▸ **Passage fourni**:
»»

Sur le front de la diplomatie

Publié le 20 décembre 2006 Lecture : 3 minutes.

En 1960, à peine né à la souveraineté internationale, le Nigeria envoyait déjà des soldats pour le maintien de la paix au Congo – dont un jeune officier du nom d’Olusegun Obasanjo, aujourd’hui chef de l’État. La puissance militaire du pays, qui n’est plus un secret, a nécessité, en 2005, une enveloppe de 738 millions de dollars pour entretenir une force de 76 000 soldats – 60 000 dans l’armée de terre, 7 000 dans la marine et 9 000 dans l’armée de l’air. Avec un tel dispositif, Abuja est toujours en première ligne dans les situations d’urgence en Afrique de l’Ouest. Notamment en 1989, quand il devient le bras séculier de la Communauté économique des États de l’Afrique de l’Ouest (Cedeao).
En 1990, pour contenir la guerre civile au Liberia, les pays membres de cette organisation d’intégration régionale décident de mettre sur pied une force d’interposition, l’Ecomog, dont le Nigeria fournit l’essentiel des effectifs. C’est le début d’une longue série d’interventions des troupes nigérianes dans la sous-région : Sierra Leone, de 1997 à 2001, où elles parviennent à réinstaller Ahmad Tejan Kabbah dans le fauteuil présidentiel ; Guinée-Bissau, où elles débarquent en 1999, avant un retour à Freetown en 2003 pour en prendre le contrôle ; et au Liberia, pour surveiller le cessez-le-feu jusqu’au départ en exil de Charles Taylor, en août 2003.

««

▸ **Énoncé 1**: Reprenez le passage fourni de « En 1960, à peine » à « de l’Ouest (Cedeao). » en remplaçant « soldats » par « militaires », s'il vous plaît.
▸ **Énoncé 2**: Traduisez en anglais cette phrase du passage fourni : « Avec un tel dispositif, Abuja est toujours en première ligne dans les situations d’urgence en Afrique de l’Ouest. »

▸ **Extrait source**:
»»

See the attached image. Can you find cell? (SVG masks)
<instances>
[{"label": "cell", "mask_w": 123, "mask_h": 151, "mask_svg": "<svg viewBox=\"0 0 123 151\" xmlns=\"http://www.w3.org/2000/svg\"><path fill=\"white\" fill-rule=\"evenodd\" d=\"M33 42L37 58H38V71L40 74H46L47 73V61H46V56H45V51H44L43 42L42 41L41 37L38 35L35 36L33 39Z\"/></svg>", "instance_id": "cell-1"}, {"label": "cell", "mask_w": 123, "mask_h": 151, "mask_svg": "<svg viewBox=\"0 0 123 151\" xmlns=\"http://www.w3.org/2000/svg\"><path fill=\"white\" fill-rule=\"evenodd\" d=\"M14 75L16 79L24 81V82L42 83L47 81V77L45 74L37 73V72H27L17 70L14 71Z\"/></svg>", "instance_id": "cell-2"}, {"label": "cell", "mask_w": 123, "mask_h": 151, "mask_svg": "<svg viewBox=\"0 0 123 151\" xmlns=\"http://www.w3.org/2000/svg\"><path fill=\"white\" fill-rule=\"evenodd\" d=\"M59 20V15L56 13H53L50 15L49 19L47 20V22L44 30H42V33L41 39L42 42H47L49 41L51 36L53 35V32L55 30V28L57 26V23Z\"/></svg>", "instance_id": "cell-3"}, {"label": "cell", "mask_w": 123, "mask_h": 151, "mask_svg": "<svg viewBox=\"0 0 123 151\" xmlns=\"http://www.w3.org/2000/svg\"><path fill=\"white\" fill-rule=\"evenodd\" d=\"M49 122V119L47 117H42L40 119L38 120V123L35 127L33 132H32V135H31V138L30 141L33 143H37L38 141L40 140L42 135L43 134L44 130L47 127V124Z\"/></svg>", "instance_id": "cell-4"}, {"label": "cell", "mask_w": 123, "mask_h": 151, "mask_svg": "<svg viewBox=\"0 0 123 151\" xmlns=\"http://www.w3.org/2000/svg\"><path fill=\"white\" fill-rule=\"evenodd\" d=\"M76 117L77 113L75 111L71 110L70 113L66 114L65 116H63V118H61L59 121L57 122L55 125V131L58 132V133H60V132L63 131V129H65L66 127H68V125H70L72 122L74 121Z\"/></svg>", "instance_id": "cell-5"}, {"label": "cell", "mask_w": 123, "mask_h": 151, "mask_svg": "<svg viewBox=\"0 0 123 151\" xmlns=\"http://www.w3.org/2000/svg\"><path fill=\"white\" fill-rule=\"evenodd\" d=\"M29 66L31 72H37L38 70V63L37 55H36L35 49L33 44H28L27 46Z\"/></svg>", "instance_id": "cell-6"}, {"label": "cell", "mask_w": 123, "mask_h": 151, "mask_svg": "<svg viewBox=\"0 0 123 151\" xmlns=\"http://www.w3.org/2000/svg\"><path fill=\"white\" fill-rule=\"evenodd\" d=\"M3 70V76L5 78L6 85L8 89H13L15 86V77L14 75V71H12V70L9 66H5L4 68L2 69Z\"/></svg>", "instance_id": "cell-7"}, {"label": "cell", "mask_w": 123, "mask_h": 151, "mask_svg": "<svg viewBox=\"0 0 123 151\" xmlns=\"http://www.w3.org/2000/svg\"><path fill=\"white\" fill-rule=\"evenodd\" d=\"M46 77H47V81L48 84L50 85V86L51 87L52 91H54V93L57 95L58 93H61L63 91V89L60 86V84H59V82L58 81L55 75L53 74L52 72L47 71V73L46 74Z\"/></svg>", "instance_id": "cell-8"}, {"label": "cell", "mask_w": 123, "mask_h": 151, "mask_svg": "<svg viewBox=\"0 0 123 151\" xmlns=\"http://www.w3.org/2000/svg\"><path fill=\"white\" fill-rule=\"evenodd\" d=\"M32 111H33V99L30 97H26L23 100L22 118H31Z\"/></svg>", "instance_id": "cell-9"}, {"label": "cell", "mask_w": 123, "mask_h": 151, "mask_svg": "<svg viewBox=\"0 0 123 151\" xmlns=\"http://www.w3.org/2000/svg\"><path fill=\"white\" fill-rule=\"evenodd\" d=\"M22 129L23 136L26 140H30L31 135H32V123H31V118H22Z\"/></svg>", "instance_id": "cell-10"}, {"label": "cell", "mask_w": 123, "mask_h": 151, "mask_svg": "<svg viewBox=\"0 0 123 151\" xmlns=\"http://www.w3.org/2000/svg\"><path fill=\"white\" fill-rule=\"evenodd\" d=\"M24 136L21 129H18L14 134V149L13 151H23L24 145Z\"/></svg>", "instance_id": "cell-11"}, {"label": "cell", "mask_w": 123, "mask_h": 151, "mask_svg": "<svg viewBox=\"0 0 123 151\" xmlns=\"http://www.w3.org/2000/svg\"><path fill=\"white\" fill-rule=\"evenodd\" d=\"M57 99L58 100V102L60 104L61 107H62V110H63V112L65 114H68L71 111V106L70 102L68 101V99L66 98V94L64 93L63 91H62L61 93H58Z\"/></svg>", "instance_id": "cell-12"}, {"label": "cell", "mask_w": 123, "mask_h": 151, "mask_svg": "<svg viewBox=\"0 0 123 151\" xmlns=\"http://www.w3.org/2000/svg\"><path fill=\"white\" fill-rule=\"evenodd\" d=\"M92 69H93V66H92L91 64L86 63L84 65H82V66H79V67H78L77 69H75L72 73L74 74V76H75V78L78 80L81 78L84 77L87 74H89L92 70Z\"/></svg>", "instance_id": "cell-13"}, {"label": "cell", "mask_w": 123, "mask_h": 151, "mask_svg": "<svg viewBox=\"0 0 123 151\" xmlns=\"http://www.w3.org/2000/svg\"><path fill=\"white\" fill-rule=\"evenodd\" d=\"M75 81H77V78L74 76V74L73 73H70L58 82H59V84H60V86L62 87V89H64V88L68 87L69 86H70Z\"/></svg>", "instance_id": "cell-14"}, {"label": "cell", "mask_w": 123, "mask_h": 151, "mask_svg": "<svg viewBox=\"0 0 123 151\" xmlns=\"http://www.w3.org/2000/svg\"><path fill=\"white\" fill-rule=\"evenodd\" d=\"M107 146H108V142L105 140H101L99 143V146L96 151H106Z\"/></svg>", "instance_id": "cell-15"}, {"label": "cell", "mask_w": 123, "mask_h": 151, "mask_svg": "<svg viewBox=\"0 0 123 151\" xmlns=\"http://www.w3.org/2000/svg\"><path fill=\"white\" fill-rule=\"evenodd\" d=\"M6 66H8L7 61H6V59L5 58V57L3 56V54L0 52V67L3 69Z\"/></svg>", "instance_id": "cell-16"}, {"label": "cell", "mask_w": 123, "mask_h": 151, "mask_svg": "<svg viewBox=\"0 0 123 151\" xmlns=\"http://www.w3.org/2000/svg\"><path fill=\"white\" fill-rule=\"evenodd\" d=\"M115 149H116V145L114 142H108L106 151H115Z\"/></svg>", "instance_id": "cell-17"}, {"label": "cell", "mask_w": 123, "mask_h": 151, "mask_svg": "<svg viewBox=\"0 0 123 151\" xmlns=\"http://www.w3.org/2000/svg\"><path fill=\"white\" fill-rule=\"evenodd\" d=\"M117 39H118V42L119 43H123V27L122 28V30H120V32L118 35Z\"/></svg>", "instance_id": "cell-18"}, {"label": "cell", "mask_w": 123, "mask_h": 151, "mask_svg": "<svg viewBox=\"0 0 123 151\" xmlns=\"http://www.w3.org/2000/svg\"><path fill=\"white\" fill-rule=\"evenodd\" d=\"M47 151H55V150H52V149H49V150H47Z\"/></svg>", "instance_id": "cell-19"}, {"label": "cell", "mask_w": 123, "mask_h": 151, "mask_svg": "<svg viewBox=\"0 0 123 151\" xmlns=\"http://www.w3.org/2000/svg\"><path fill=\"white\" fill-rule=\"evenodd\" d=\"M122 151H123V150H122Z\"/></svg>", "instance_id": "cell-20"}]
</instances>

««

▸ **Réponse 1**:
En 1960, à peine né à la souveraineté internationale, le Nigeria envoyait déjà des militaires pour le maintien de la paix au Congo – dont un jeune officier du nom d’Olusegun Obasanjo, aujourd’hui chef de l’État. La puissance militaire du pays, qui n’est plus un secret, a nécessité, en 2005, une enveloppe de 738 millions de dollars pour entretenir une force de 76 000 militaires – 60 000 dans l’armée de terre, 7 000 dans la marine et 9 000 dans l’armée de l’air. Avec un tel dispositif, Abuja est toujours en première ligne dans les situations d’urgence en Afrique de l’Ouest. Notamment en 1989, quand il devient le bras séculier de la Communauté économique des États de l’Afrique de l’Ouest (Cedeao).

▸ **Réponse 2**: With such a force in place, Abuja is always on the front line in emergency situations in West Africa.